**Document segment**
+---+
Tim: Going in, we knew that there were going to be...There were 70,000 sign-ups at the day of the conference itself, so that could be a key goal of 70,000 people watching at the same time, right?

[laughter]

Tim: In reality, there's always some dropout rate of people that can't attend, or it's too early or too late for them in different countries because this is all over the world because it's online. We start evaluating a lot of the...

There's a bunch of fast providers that are now going into the virtual events space, building out virtual events and all that, but we weren't sure if we could handle that many people. In a general conference, it's not going to be like, "OK, we have a peak of 30,000 people." It's a few thousand people. There's a huge difference between a few thousand people and 70,000.

We set out and we knew that we had to build something ourselves, so we went out and we started...We dogfooded around our own platform, set up a self platform where you can host your Next.js applications and Next.js itself. The conference platform for Next.js comes completely built on Next.js.

One of the cool things about that was that we could dogfood all the new features in Next.js 10, like the Image component and a lot of other new features. By doing so, we know Next.js scale to millions of people because we see it every day with really large companies, but we also had this case to verify. We can run these types of conference on the Vercel platform, no sweat. We didn't have to do any like SRE type things.

It all just like riptide on itself. That was a nice thing to see. The other cool thing is that we're now wrapping up the code that we built for the conference, the conference platform itself. We're going to release that as a separate example, or like a starter kit for building your own conference.

Chantastic: Nice.

Tim: If you want to create a React podcast-conference, you can do that.

Chantastic: I wouldn't have to sustain nearly as many people as you did, but yeah, absolutely. That's interesting. You're starting to make more of this predefined starter kits for Next. It seems like Next itself is becoming a little bit of a platform where you start with Next, and then you can build on to it like these tailor-made things, whether that be commerce, whether that be a conferencing solution.

It seems like more and more of the effort is going into these tailorings of Next towards a specific need.
+---+
**Data extracts**
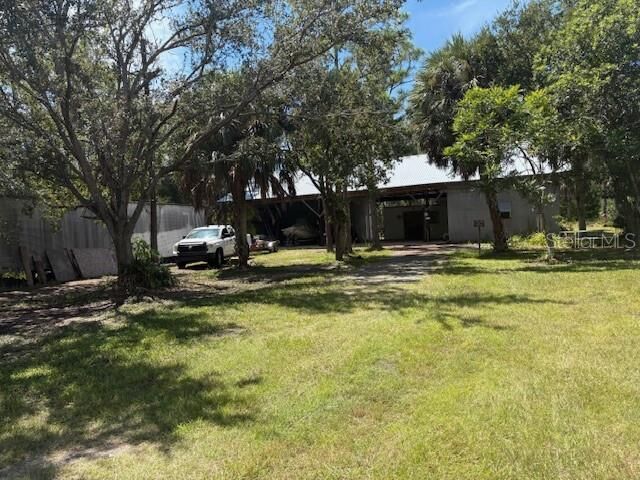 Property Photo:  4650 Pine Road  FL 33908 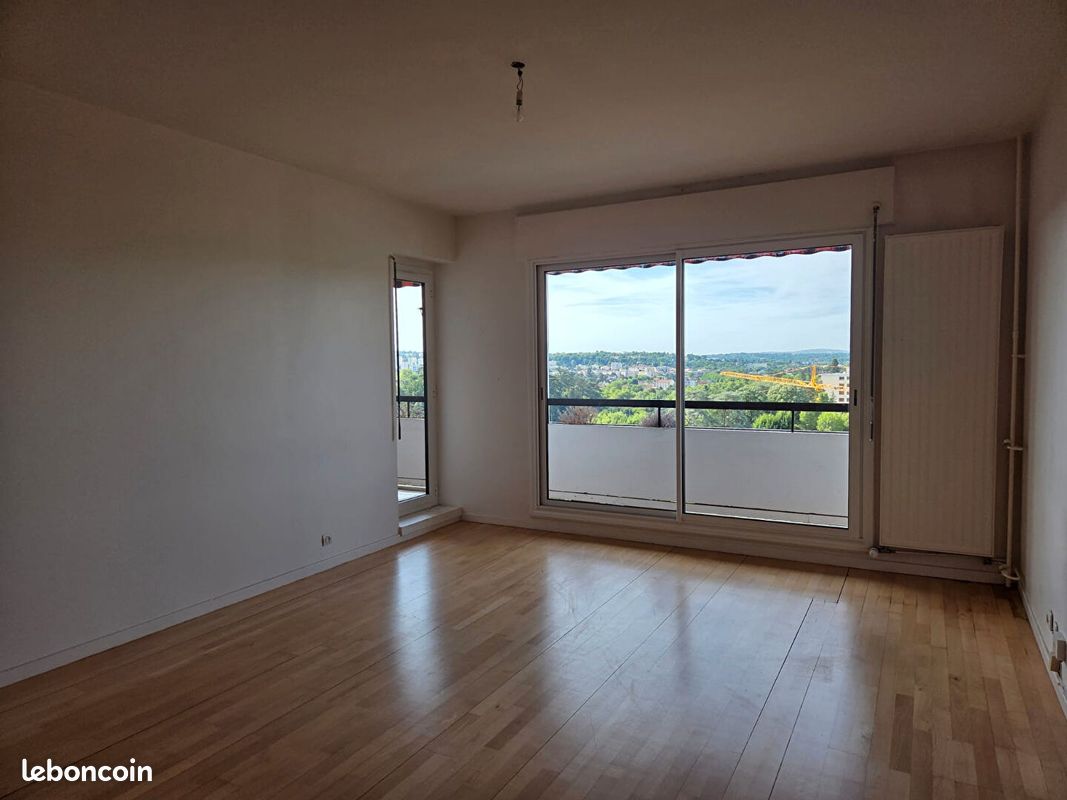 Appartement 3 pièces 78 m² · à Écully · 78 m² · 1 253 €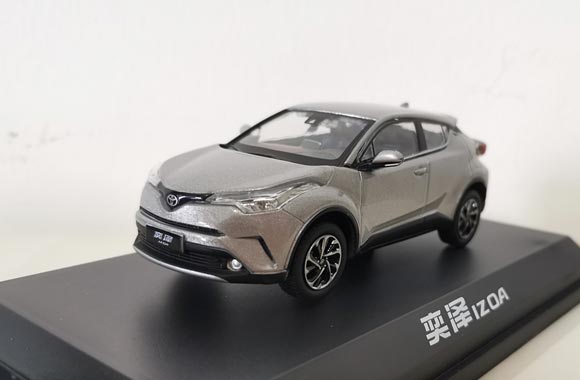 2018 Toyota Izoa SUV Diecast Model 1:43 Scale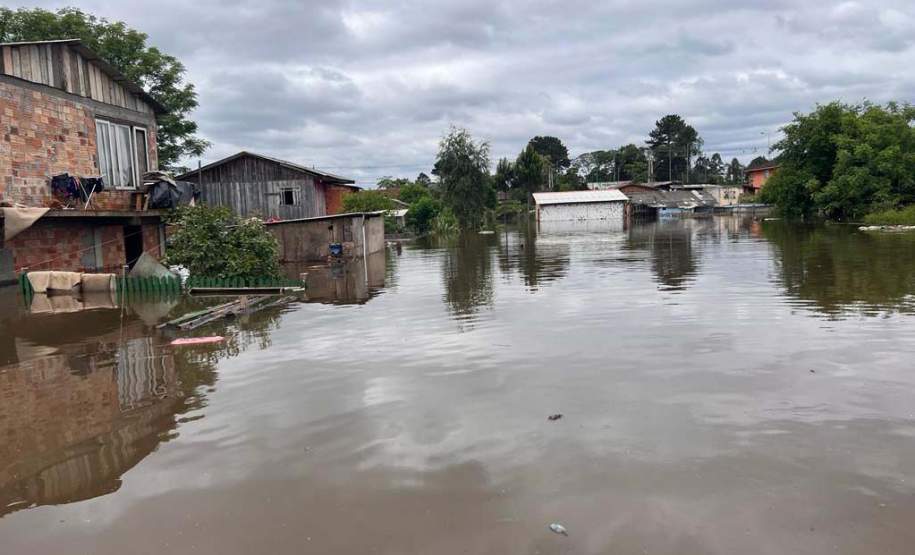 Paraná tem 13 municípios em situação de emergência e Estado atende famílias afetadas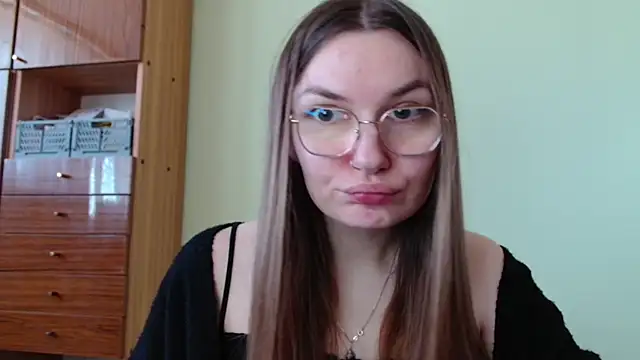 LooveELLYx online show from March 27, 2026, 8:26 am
+---+
**Your instructions**
Please transcribe the Next.js conference conversation above word for word, from start to finish.

**Exercise result**
Tim: Going in, we knew that there were going to be...There were 70,000 sign-ups at the day of the conference itself, so that could be a key goal of 70,000 people watching at the same time, right?

[laughter]

Tim: In reality, there's always some dropout rate of people that can't attend, or it's too early or too late for them in different countries because this is all over the world because it's online. We start evaluating a lot of the...

There's a bunch of fast providers that are now going into the virtual events space, building out virtual events and all that, but we weren't sure if we could handle that many people. In a general conference, it's not going to be like, "OK, we have a peak of 30,000 people." It's a few thousand people. There's a huge difference between a few thousand people and 70,000.

We set out and we knew that we had to build something ourselves, so we went out and we started...We dogfooded around our own platform, set up a self platform where you can host your Next.js applications and Next.js itself. The conference platform for Next.js comes completely built on Next.js.

One of the cool things about that was that we could dogfood all the new features in Next.js 10, like the Image component and a lot of other new features. By doing so, we know Next.js scale to millions of people because we see it every day with really large companies, but we also had this case to verify. We can run these types of conference on the Vercel platform, no sweat. We didn't have to do any like SRE type things.

It all just like riptide on itself. That was a nice thing to see. The other cool thing is that we're now wrapping up the code that we built for the conference, the conference platform itself. We're going to release that as a separate example, or like a starter kit for building your own conference.

Chantastic: Nice.

Tim: If you want to create a React podcast-conference, you can do that.

Chantastic: I wouldn't have to sustain nearly as many people as you did, but yeah, absolutely. That's interesting. You're starting to make more of this predefined starter kits for Next. It seems like Next itself is becoming a little bit of a platform where you start with Next, and then you can build on to it like these tailor-made things, whether that be commerce, whether that be a conferencing solution.

It seems like more and more of the effort is going into these tailorings of Next towards a specific need.